Goal: Collect each line below that contains the word "football" and copy those lines unchanged.

======== Supplied records ========

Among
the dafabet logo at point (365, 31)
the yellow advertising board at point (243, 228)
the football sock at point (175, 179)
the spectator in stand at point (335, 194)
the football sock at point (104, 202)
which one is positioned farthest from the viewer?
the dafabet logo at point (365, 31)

========

Solution:
the football sock at point (175, 179)
the football sock at point (104, 202)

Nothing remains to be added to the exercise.